La suerte del cerebro es sufrir continuas modificaciones. Tales cambios pueden recordarse en
ciertas circunstancias; las ideas, las imágenes, las sensaciones, las emociones, que en un
momento dado de la vida se han fijado en la memoria, pueden reaparecer
Sin embargo, es preciso distinguir dos clases de reproducciones: el recordar y el recordarse.
He observado la estatua de la Libertad en el puerto de Nueva York por primera vez, hace
diez años; me detuve buen rato, analicé cada uno de sus detalles escultóricos, busqué la
explicación de sus alegorías, seguí con mis propias manos el contorno de algunos de los
relieves; la imagen motora se conservó en mis centros nerviosos. Si paso hoy frente a la
estatua de la Libertad, se formará en mi cerebro una imagen visual-motora, más o menos
nueva, pues en realidad sólo la vi al pasar —y la cantidad de los elementos que la
compongan serán antiguas imágenes elementales resucitadas—. Esas imágenes son
actualizadas por los mismos estímulos que hace diez años las produjeron. De hecho, no soy
yo el que recuerda, es el monumento mismo, o mejor su presencia, lo que despierta las
modificaciones otrora sufridas por un grupo de mis células cerebrales.
Cuando me detuve por primera vez ante el monumento casi todos mis sentidos aportaron
excitaciones; comparé la figura con las de otros monumentos, recordé lo aprendido acerca de
las circunstancias en que se erigió la estatua. Ahora, sin detenerme en un prolijo examen, el
conjunto de los conceptos elaborados aparece claro y neto. Nada falta, instantáneamente la
presencia del monumento, el estímulo directo, actualizó viejos recuerdos.
Pero estos recuerdos pueden
también aparecer por estímulo indirecto; puedo yo
mismo
recordar. Bastará para ello un lugar, una palabra, una fecha, algo que tenga relación con el
monumento. Así, la palabra Libertad leída en un periódico, evoca en mí siempre la misma
imagen visual, bastante confusa en sus contornos, pero relativamente clara en el centro. En
esa parte mejor precisada veo
la antorcha de la
estatua, a la izquierda una masa de
rascacielos, a la derecha navíos anclados, en el centro un
enorme basamento blanco. En
medio de todo el conjunto, augusta e imponente, la figura de la Libertad. Mi imagen visual
está completamente deformada, sé muy bien que desde el sitio en que me considero colocado
no vería realmente lo que imagino. Pero lo importante para mí es mostrar cómo la palabra
Libertad
impresa me recuerda siempre la estatua
del puerto de Nueva York. Esto ocurre
porque la imagen visual, y muy particular del monumento, entra en la imagen panorámica,
que no fue sorprendida por los ojos, sino forjada por la imaginación gracias a un acopio de
imágenes elementales, de colores y formas. Siempre esta composición se me aparece en sus
rasgos esenciales, está ligada, indisolublemente, sin que sepamos cómo ni por qué a la
palabra Libertad. Existe en mí una relación entre el significado de esa palabra y una
representación visual de una parte de Nueva York.

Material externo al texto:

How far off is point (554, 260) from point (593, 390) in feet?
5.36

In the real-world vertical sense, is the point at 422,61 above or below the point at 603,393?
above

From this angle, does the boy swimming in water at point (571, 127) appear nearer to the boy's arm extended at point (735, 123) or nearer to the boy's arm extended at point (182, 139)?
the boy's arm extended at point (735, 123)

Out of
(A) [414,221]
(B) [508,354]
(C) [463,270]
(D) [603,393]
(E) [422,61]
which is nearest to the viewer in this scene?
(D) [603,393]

De este modo, mi memoria se comporta, pues, como una carga potencial, como la fuerza de
un explosivo, latente hasta el momento del choque o la ignición. Es absolutamente imposible
recordar una serie o conjunto de representaciones mentales, si uno de sus elementos no
resulta actualizado por una excitación exterior; después, la mayor o menor fidelidad de la
reproducción dependerá pura y exclusivamente de la solidez de los lazos que unan las
imágenes entre sí, de la atención que acostumbramos a prestar a las cosas, de la mayor o
menor ejercitación de nuestra memoria.